Highlights of lowbie tanking include:
Glyph of Maul. Thank you, Maul, for helping me with AoE aggro because every person wants to start AoEing before I’ve even reached the mobs, let alone gained enough rage to do anything more than auto-attack them.

At one point I did manage to speak up long enough to say, “OK guys, I don’t have many things I can do yet so please give me a bit of time with the mobs, you’re going to have to bear with me.”
“LOL he said bear”
“Yes, you see what I did there…”

That run seemed to go more smoothly than the others, perhaps because I made them laugh. One thing that I’m noticing though – everyone, everyone just assumes that I am “he.” This may be a function of bear form (after all, they don’t see anything else, it looks like a bear, and tanks are GUYS, amirite?). I wouldn’t remark on this except it seemed quite explicit, “Hey dude thanks for the run,” or “he” is doing this or that. It’s a bit bizarre, but I’m guessing I’m going to have to get used to it. It’s especially strange because my name (to me) is really quite feminine. But I guess that doesn’t matter. If thinking I’m a guy makes them more liable to respect my authoritah, I’ll take it.

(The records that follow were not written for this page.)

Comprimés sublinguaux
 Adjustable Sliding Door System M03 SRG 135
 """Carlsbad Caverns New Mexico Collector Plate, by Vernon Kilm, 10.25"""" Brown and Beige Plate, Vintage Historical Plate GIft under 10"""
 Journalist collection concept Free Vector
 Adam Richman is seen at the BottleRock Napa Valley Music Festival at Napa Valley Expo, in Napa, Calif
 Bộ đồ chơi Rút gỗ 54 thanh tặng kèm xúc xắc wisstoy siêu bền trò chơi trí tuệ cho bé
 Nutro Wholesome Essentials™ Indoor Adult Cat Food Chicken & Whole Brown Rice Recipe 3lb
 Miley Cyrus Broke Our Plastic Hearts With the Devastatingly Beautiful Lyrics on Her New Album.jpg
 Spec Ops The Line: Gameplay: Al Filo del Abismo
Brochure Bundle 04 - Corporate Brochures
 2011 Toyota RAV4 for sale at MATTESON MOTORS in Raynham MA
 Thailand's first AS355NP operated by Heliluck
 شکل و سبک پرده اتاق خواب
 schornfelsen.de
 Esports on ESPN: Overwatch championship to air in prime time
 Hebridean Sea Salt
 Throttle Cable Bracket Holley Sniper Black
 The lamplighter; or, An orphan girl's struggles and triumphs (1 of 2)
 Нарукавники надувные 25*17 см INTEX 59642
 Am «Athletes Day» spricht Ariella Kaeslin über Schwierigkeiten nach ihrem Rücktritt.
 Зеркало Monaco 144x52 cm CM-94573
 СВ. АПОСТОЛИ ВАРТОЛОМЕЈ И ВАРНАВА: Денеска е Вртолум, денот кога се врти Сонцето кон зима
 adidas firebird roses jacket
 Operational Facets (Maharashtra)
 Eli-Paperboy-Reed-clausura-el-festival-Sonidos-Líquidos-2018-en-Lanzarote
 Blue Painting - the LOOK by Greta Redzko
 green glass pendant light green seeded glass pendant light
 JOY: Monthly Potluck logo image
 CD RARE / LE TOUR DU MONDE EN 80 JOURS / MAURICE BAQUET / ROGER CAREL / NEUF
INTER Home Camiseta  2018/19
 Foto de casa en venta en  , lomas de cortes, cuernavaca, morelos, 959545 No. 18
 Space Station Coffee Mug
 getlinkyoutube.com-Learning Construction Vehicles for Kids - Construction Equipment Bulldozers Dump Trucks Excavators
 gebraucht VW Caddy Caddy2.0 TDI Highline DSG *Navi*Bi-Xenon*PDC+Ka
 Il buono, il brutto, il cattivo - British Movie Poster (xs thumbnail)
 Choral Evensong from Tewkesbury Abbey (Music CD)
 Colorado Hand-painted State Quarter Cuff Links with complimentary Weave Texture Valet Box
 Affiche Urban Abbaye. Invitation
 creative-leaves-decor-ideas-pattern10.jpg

Out of the five pugs, only one had one of those really strange sort of “WTF” moment so characteristic of random pugging. There was this restoration druid, you see. Well, I assume he was restoration. He had a plus symbol next to his face. And yet… my health was dropping, inexorably downward, never to recover. I can always count on a mouthy pugger though, someone said, “Heal the tank!” Nothing. In-between pulls, I dropped out of bear form to throw some HoTs on myself, and then pulled the next group. Still nothing. I don’t know what this “healer” was doing really. Someone else yelled at him. After the next pull, with me at about 20% life, I stopped.

“I don’t want to sound demanding or anything,” I said (no sarcasm, I swear, I would never) “But do you suppose you could heal me?” The oddest thing about being sarcastic with these sorts of pugs is that it doesn’t work. At all. Meaning… if someone said that to me, I’d get defensive. These people just seem to take it at face value. “K,” he said simply. As if, “Oh right, I was meant to be doing that. Well, since you’ve been kind enough to mention it, I’ll endeavor to do that in future.” And he did, for a little while. He’d HoT me… get distracted casting Wrath at some mobs… At a point near the end I thanked him for the heals – I was being genuine, although it strikes me as bizarre to thank someone for actually doing the job they were brought to do, but what do I know? I’m now at the mercy of healers instead of tanks, and it’s a strange feeling. Amazingly we finished the run without problems, even though I watched the healer pull additional mobs when I was already struggling and bear-flailing with the mobs I’d MANAGED to pull. I don’t know how that thought process goes.

“Hey look, there’s some guys over there! Let’s add them into the fray! Oh right, I’m supposed to heal. Well, here’s a rejuv, he’ll be fine…wheee, I’m casting Wrath!”

So I’m not sure what’s in the future for my baby bear. She definitely will not level with just pugs, but she’ll likely do quite a bit of pugging. Once I have cat form I think I can swap between the two fairly handily for questing/tanking. It’s funny, because people kept telling me they’re looking forward to “your next project,” I’m not sure if I really have a next “project,” at least not something with an overarching theme. I did do this:

Note the absence of a giant axe.

Yes, that’s right. That isn’t a retribution spec right there. It’s a shield. And a sword. It’s even 537 defense. I know, it’s three shy of an actual raid, but I haven’t done a 5-man. Unless you count Scholomance, which I went and did on my own, so as to not inflict my “tanking” on any other living person. Feeling confident, after Scholomance I ran a guildie’s alt through Blood Furnace. It was fine. He didn’t die, I didn’t die. I’m not sure when I’ll work up the gumption to actually run things at 80. As I told my guild, “I’m the kind of tank that makes healers drop group when they see me.” You know, tanks with less than eleventy-billion HP. (It’s around 27K self-buffed, for the record).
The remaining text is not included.